Thursday, 9 April 2015

Talos and Story in Puzzles



I want to rave a bit about The Talos Principle

Steam tells me I've played 5 hours and I feel like I'm barely scratching the surface (although I play quite slowly and methodically). It's probably been reviewed properly enough times by now, so I won't, but I will summarise by saying that in my opinion it offers the rarely-seen combination of excellently designed puzzles; rich, beautiful artwork, and an immersive story and universe.

Confusing, weird, and very pretty.

Last night I was stuck for around 40 minutes on one of the star puzzles. I had searched everything on this island twice and was feeling utterly, utterly defeated at the hands of this (as it turned out not too difficult) puzzle. My attempts: initially systematic, then frantic, had become completely random and I was close to losing all hope. Just then, at what felt like the last second, I spotted the trick I was looking for and within 20 seconds had the puzzle complete. 

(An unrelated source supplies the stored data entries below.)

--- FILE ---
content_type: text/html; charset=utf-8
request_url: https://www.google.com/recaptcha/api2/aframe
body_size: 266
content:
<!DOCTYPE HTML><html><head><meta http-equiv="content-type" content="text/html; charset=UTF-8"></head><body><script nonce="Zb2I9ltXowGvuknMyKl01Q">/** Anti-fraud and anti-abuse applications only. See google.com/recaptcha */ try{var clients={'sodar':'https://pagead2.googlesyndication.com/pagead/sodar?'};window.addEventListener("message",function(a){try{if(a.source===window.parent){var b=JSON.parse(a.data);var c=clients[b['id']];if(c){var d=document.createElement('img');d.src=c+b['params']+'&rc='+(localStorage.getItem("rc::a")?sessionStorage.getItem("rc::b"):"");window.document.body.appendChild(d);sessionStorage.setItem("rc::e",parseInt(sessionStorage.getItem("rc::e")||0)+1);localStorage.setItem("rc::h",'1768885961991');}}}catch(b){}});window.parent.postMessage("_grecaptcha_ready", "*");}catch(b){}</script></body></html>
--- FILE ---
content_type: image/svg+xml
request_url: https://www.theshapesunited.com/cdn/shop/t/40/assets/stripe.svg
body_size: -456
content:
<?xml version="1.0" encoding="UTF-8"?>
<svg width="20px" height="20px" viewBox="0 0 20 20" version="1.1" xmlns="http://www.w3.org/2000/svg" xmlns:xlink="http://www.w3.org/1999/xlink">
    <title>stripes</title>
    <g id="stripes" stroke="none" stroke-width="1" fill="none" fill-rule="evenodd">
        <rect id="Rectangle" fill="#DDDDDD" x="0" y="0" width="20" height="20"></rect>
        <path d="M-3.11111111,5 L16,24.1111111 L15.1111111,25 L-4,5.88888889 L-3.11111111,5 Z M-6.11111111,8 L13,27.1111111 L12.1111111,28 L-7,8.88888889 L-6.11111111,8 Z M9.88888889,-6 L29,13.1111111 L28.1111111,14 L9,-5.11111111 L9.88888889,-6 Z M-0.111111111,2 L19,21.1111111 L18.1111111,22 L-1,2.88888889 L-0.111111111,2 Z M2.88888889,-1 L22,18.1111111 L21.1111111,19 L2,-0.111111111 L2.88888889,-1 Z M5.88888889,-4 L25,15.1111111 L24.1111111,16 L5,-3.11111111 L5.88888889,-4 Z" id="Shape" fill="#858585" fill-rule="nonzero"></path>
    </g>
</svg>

My head fell into my hands and I spent a good 30 seconds just breathing and clearing my thoughts. A real sense of desperation, and genuine stress had crept into me attempting this not-roadblocking, not-time-pressured, not-mentally intensive puzzle. I needed to calm down. I needed to recover. It was a very unusual, but deeply satisfying experience.
There are two points about this anecdote I want to emphasise. 

Pretty pretty pretty.

First is that The Talos Principle featues excellently designed puzzles. Although IMO the difficulty skews a little toward too easy throughout the game overall (caveat: I'm only about 20% of the way through), there are difficult ones out there (generally the stars, which don't seem essential for progress at my stage in the game), and all of the puzzles are incredibly elegant. It is actually very hard, and requires a lot of time and energy, to get stuck in the Talos Principle, because even if you can't see what works, you can usually see a few things that might work, and experimentation has a lovely tendency to reveal something you didn't think of yet. 

Second is that I experienced a well known puzzle-feeling, the: I have exhausted everything I could try, I have no hope of proceeding,  I may as well consult a walkthrough now manner. But I didn't, and I didn't ever feel close to doing so, not because I was worried about spoiling the puzzle, but because TTP had me so thoroughly wrapped up in its world that I didn't want to break out of character by minimising the game. It would have felt **awful** to do so. So I think this is a key lesson about the interaction between game and story and puzzle: very often a quality of story can tide over a temporary dissatisfaction due to a stuck puzzle.